I very rarely encounter slow web sites these days, so in my case a
download accelerator would be an unnecessary complication. Instead I'd
suggest that the OP first interrogate her modem before trying to "fix"
the Internet.


Yep. I must say, Star Downloader has made a difference with modem
downloads for any site that supports them, on dial-up (simply
beingable to resume a download broken by a disconnect is value enough,
but a 2.5k - 4k speed boost is typical). With ADSL, I hardly bother
except for a few known sucky slow sites.

What may affect our mileage here is telco exchange equipment (which
has improved - the same 41k-49k V.90 modems now routinely do 50k and
even 52k) and ISP peering, which affects hops to overseas servers
(i.e. nearly all servers). Also, the way folks wire up the phone gear
in the house can create line quality issues, e.g. line splitters that
have other phone handsets "in front of" the modem.

━━━━━━

▸ WHAT TO WORK ON
1. Based on the discussion of modem download speeds, decide whether each statement agrees with the text. Answer yes or no for each and quote the words that settle it.
(a) The first paragraph's writer considers a download accelerator an unnecessary complication in their own case.
(b) On ADSL, the writer of the second paragraph uses Star Downloader for every site.
(c) V.90 modems that once managed 41k-49k now routinely reach 50k and even 52k.
2. In the discussion of modem download speeds, what reason does the writer of the first paragraph give for not needing a download accelerator?
3. Resume the discussion of modem download speeds from the point where it ends, picking up after its last sentence.

▸ DATA FOR ANALYSIS
━━━━━━

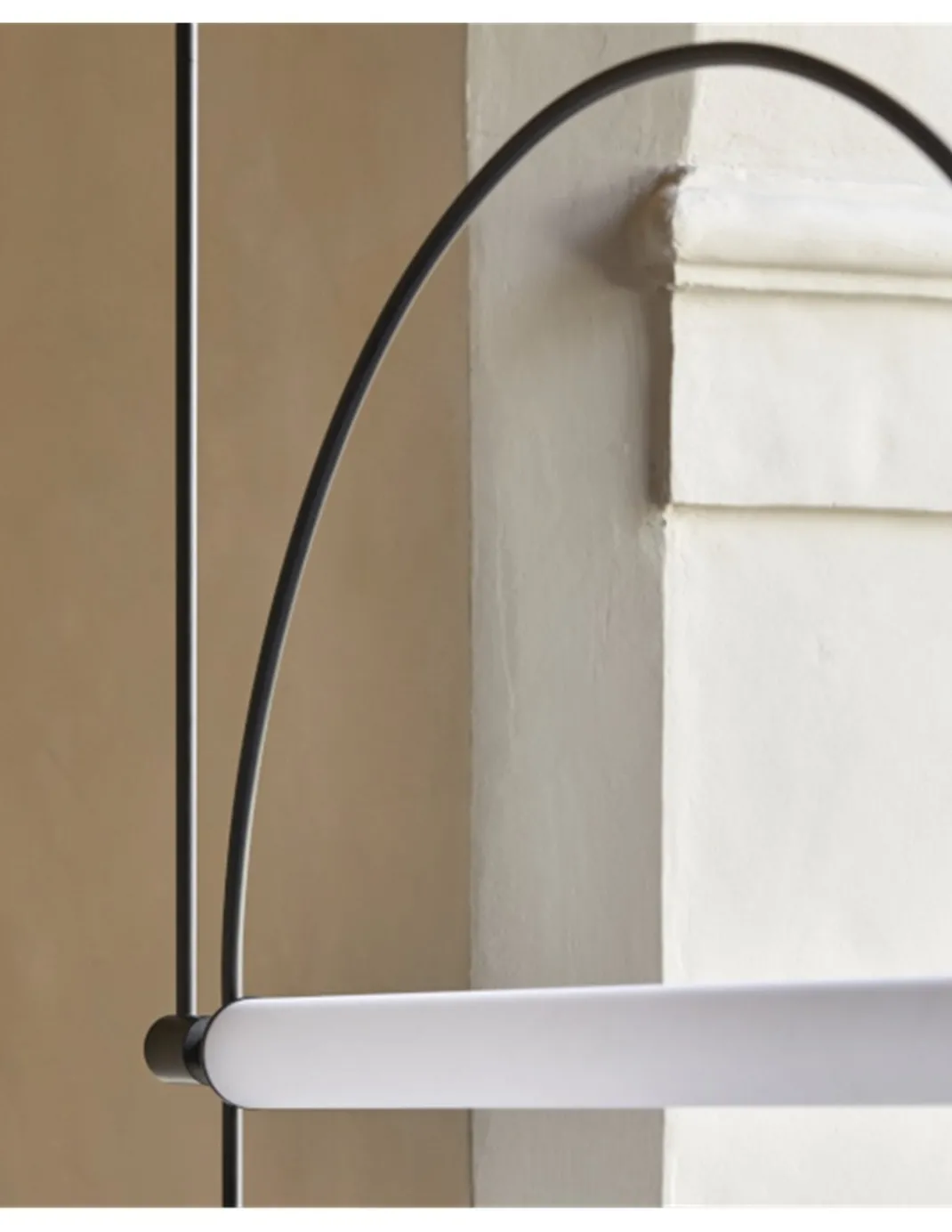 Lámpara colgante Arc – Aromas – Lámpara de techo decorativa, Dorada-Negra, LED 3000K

━━━━━━

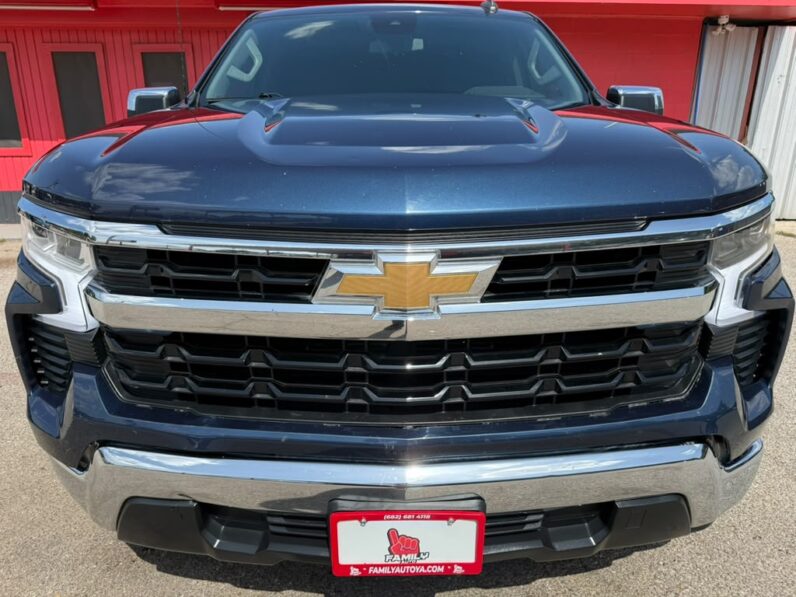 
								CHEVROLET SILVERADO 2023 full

━━━━━━

▸ EXPECTED RESPONSES
1.
(a) Yes: "in my case a download accelerator would be an unnecessary complication"
(b) No: "With ADSL, I hardly bother except for a few known sucky slow sites."
(c) Yes: "the same 41k-49k V.90 modems now routinely do 50k and even 52k"

2. The writer very rarely encounters slow web sites these days. For that reason, a download accelerator would only be an unnecessary complication.

3.
One final important point. The previous discussion assumes that the OP
has an external serial (RS232) modem. It may be that she has an
internal soft or controllerless modem, in which case it will have a
virtual COM port, with an emulated UART, and will therefore be immune
to overrun errors. It will also be insensitive to port rate settings
and FIFO buffer trigger points. This is because the concept of port
rate only makes sense for a real, single-wire interface.


Depending how far back you go (and remember, this is the poster who is
quoting 386-era Windows 3.yuk articles at us g ) he may have an
internal modem with true internal UART interface with a bufferless
UART. True, that would be most likely V.32bis, i.e. 14400 bps!

The other worry is that he may have an elderly PCI system (say, a
486DX2-66 or Pentium-133) with a modern "soft" modem, and the
processing overhead of these "soft" modems can give problems that look
a bit like serial port overruns... may even present as such.